Rocco's is across the street from Charles Schwab Field, and drinking competitions among fans have gone on in the spot for years. In 2011, when Florida played South Carolina in the finals, both teams' fans wanted their own shots, so McEvoy invented separate concoctions. Six months later, he was sitting at a dueling piano bar when Creighton and Nebraska were facing off in basketball, and dueling chants of "Go Big Red" and "Let's Go Jays" filled the air.
Thousands of dollars flew into the tip jars that night, McEvoy said, and it made him think about the possibilities for the MCWS. He decided to make signature shots for all eight teams.
When Culjat bought the establishment, he decided to do Jell-O shots because they're easier to make. Five years later, the demand for the shots is so deep that this year he hired Tennessee-based company Jevo, which uses automated gelatin shot makers and Keurig-like cartridges to mass-produce the drinks.
Culjat said 42% of Rocco's yearly revenue comes from the two weeks each summer during the MCWS. He's not a fan of social media but concedes that Twitter has helped the challenge explode into a national curiosity.

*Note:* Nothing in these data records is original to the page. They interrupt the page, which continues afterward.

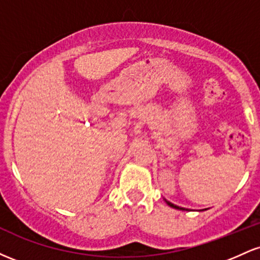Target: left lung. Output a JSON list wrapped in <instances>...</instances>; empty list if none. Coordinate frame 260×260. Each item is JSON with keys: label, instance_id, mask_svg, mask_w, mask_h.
I'll use <instances>...</instances> for the list:
<instances>
[{"label": "left lung", "instance_id": "1", "mask_svg": "<svg viewBox=\"0 0 260 260\" xmlns=\"http://www.w3.org/2000/svg\"><path fill=\"white\" fill-rule=\"evenodd\" d=\"M165 202L168 203V205H170V207H172V208H175V209H178V210H186V209L184 208H181V207H177V205H175V204H172L171 202H169V201H166L165 199Z\"/></svg>", "mask_w": 260, "mask_h": 260}]
</instances>
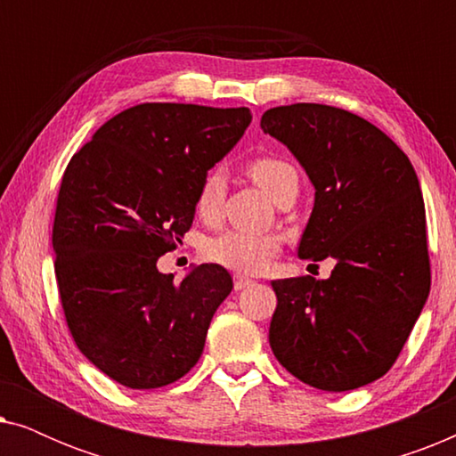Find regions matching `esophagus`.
Instances as JSON below:
<instances>
[{
  "label": "esophagus",
  "instance_id": "34e87169",
  "mask_svg": "<svg viewBox=\"0 0 456 456\" xmlns=\"http://www.w3.org/2000/svg\"><path fill=\"white\" fill-rule=\"evenodd\" d=\"M248 286H253V280L245 276H234V290H245Z\"/></svg>",
  "mask_w": 456,
  "mask_h": 456
}]
</instances>
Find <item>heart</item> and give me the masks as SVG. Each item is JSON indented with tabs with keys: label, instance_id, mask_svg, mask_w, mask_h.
Returning <instances> with one entry per match:
<instances>
[{
	"label": "heart",
	"instance_id": "heart-1",
	"mask_svg": "<svg viewBox=\"0 0 456 456\" xmlns=\"http://www.w3.org/2000/svg\"><path fill=\"white\" fill-rule=\"evenodd\" d=\"M255 183L272 199L278 195L290 176H297L295 167L278 158H257L248 167ZM224 197L222 172H209L197 195V214L203 220H214L220 211ZM278 251V240L267 234H247L239 230H226L205 240L203 257L211 264L226 267L236 273H257L264 270Z\"/></svg>",
	"mask_w": 456,
	"mask_h": 456
}]
</instances>
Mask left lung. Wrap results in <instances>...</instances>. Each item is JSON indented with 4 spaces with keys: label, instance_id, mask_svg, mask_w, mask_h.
<instances>
[{
    "label": "left lung",
    "instance_id": "left-lung-1",
    "mask_svg": "<svg viewBox=\"0 0 456 456\" xmlns=\"http://www.w3.org/2000/svg\"><path fill=\"white\" fill-rule=\"evenodd\" d=\"M261 130L289 147L315 189L298 257L336 261L328 280H273L272 351L314 388L376 382L429 295L426 208L413 166L378 126L332 105L272 108Z\"/></svg>",
    "mask_w": 456,
    "mask_h": 456
}]
</instances>
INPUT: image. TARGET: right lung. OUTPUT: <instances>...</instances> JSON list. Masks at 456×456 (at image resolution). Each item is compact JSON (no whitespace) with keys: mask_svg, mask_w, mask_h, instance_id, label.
Here are the masks:
<instances>
[{"mask_svg":"<svg viewBox=\"0 0 456 456\" xmlns=\"http://www.w3.org/2000/svg\"><path fill=\"white\" fill-rule=\"evenodd\" d=\"M251 118L248 108L141 103L105 122L66 167L52 236L61 307L80 353L126 388L189 373L232 290L222 265L174 282L158 259L183 242L208 170Z\"/></svg>","mask_w":456,"mask_h":456,"instance_id":"add662e5","label":"right lung"}]
</instances>
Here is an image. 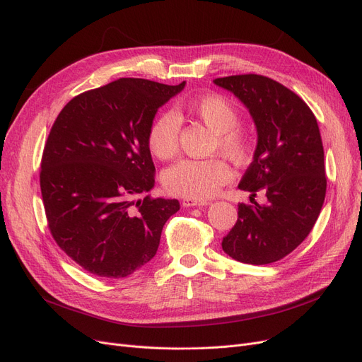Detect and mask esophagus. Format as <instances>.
I'll return each instance as SVG.
<instances>
[{
	"instance_id": "esophagus-1",
	"label": "esophagus",
	"mask_w": 362,
	"mask_h": 362,
	"mask_svg": "<svg viewBox=\"0 0 362 362\" xmlns=\"http://www.w3.org/2000/svg\"><path fill=\"white\" fill-rule=\"evenodd\" d=\"M208 202H202V200H193V199H184L182 206L184 208H192V206H208Z\"/></svg>"
}]
</instances>
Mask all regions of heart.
<instances>
[{
  "label": "heart",
  "mask_w": 362,
  "mask_h": 362,
  "mask_svg": "<svg viewBox=\"0 0 362 362\" xmlns=\"http://www.w3.org/2000/svg\"><path fill=\"white\" fill-rule=\"evenodd\" d=\"M178 113L192 116L215 134L214 147L235 163H243L250 151L247 135L238 129V112L228 100L219 95H204L178 107ZM180 119L172 112H162L151 120L147 131V146L154 158L170 159L178 150ZM230 178L227 163L219 158L206 160L182 159L169 166L162 181L170 194L184 199L206 200L215 196Z\"/></svg>",
  "instance_id": "1"
}]
</instances>
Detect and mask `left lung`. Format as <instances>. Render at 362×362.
<instances>
[{
  "mask_svg": "<svg viewBox=\"0 0 362 362\" xmlns=\"http://www.w3.org/2000/svg\"><path fill=\"white\" fill-rule=\"evenodd\" d=\"M247 107L257 132L253 160L240 190L267 193V203L238 204L235 226L222 240L233 259L252 265L280 261L311 233L325 197L321 134L314 113L293 91L262 75L214 81Z\"/></svg>",
  "mask_w": 362,
  "mask_h": 362,
  "instance_id": "1",
  "label": "left lung"
}]
</instances>
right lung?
<instances>
[{
  "label": "right lung",
  "instance_id": "1",
  "mask_svg": "<svg viewBox=\"0 0 362 362\" xmlns=\"http://www.w3.org/2000/svg\"><path fill=\"white\" fill-rule=\"evenodd\" d=\"M184 87L120 78L59 113L42 153L41 194L51 235L85 271L122 279L156 255L180 202L135 197L154 187L148 127Z\"/></svg>",
  "mask_w": 362,
  "mask_h": 362
}]
</instances>
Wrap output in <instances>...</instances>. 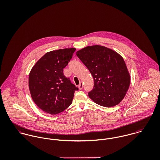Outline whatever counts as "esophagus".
<instances>
[{"label": "esophagus", "mask_w": 160, "mask_h": 160, "mask_svg": "<svg viewBox=\"0 0 160 160\" xmlns=\"http://www.w3.org/2000/svg\"><path fill=\"white\" fill-rule=\"evenodd\" d=\"M83 84H82V82H81L80 84H79V85L78 86V88H79V89H80V90H81V89H83Z\"/></svg>", "instance_id": "esophagus-1"}]
</instances>
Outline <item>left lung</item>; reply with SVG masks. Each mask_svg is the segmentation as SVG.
Wrapping results in <instances>:
<instances>
[{
	"label": "left lung",
	"instance_id": "8db88e82",
	"mask_svg": "<svg viewBox=\"0 0 160 160\" xmlns=\"http://www.w3.org/2000/svg\"><path fill=\"white\" fill-rule=\"evenodd\" d=\"M76 55L89 70L94 80L89 97L97 104L112 107L125 97L131 77L122 57L104 46H88Z\"/></svg>",
	"mask_w": 160,
	"mask_h": 160
}]
</instances>
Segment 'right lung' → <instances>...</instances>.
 I'll list each match as a JSON object with an SVG mask.
<instances>
[{
  "instance_id": "add662e5",
  "label": "right lung",
  "mask_w": 160,
  "mask_h": 160,
  "mask_svg": "<svg viewBox=\"0 0 160 160\" xmlns=\"http://www.w3.org/2000/svg\"><path fill=\"white\" fill-rule=\"evenodd\" d=\"M75 48L48 52L32 68L29 75V89L36 105L50 114L63 112L71 104L78 88L63 74Z\"/></svg>"
}]
</instances>
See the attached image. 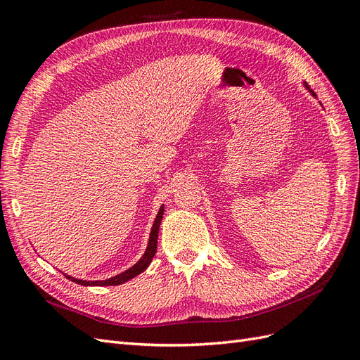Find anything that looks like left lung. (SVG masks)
I'll return each instance as SVG.
<instances>
[{
	"mask_svg": "<svg viewBox=\"0 0 360 360\" xmlns=\"http://www.w3.org/2000/svg\"><path fill=\"white\" fill-rule=\"evenodd\" d=\"M304 86H307V89H308V90H309V91H311V94H312V96H315V93H314V91H312V90H311V89H309V86H308V85H307V84H304Z\"/></svg>",
	"mask_w": 360,
	"mask_h": 360,
	"instance_id": "1",
	"label": "left lung"
}]
</instances>
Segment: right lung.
<instances>
[{"instance_id":"obj_1","label":"right lung","mask_w":360,"mask_h":360,"mask_svg":"<svg viewBox=\"0 0 360 360\" xmlns=\"http://www.w3.org/2000/svg\"><path fill=\"white\" fill-rule=\"evenodd\" d=\"M163 210H165V207H160L159 212H158V216L155 219V224H153V228H151V233H150V238H148V245H147V249L144 255L141 257V259L138 261L136 264H134L130 269H127L126 271H123V274H120L117 276H112L110 279H105V281H82V279H76V278H72L70 275H64L68 279L76 282V284H81V285H99V287H105V285H120V284H124V282H127L129 279L135 278L136 275L143 274V271L150 266L151 259H153L155 254H156V249H158V234H159V226H160V222H162V217H163Z\"/></svg>"}]
</instances>
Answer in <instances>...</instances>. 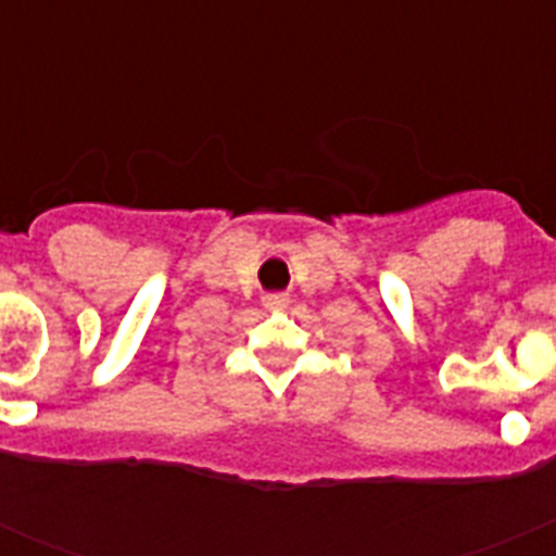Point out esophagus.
<instances>
[{
	"instance_id": "obj_1",
	"label": "esophagus",
	"mask_w": 556,
	"mask_h": 556,
	"mask_svg": "<svg viewBox=\"0 0 556 556\" xmlns=\"http://www.w3.org/2000/svg\"><path fill=\"white\" fill-rule=\"evenodd\" d=\"M264 306H267V308H287L289 298H287V294H267V298H264Z\"/></svg>"
}]
</instances>
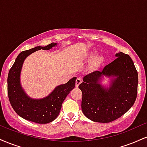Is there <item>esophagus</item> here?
Here are the masks:
<instances>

McEvoy started the CWS Jell-O Shot Challenge account on a Monday last year during the MCWS and had seven followers. By the end of the MCWS, that number was 17,000. Today the account has more than 36,000 followers. The phone rings constantly, McEvoy said, with callers asking for a leaderboard update.
On Tuesday, before the LSU game, Tennessee fan Bobby Bellenfant downed an orange-colored shot with his sister, Raychel. Bellenfant said he heard about the bar, and the challenge, through Twitter. He glanced up at the board. The Volunteers had mustered up just over 1,800 shots.
"I don't think we're gonna get there," he said. "But it goes to a good cause, so we're glad to do it."
A few minutes later, McEvoy updated the board, and Tigers fan Jason Malasovich played "Tiger Rag" on his trumpet while a sea of purple-clad fans danced. LSU was on top again, and the party won't stop until the Tigers lose.
Actually, it probably won't stop then, either.
"I think they need to put more alcohol in those shots," LSU fan Jesse Lamonte said as the crowd began to head for the stadium.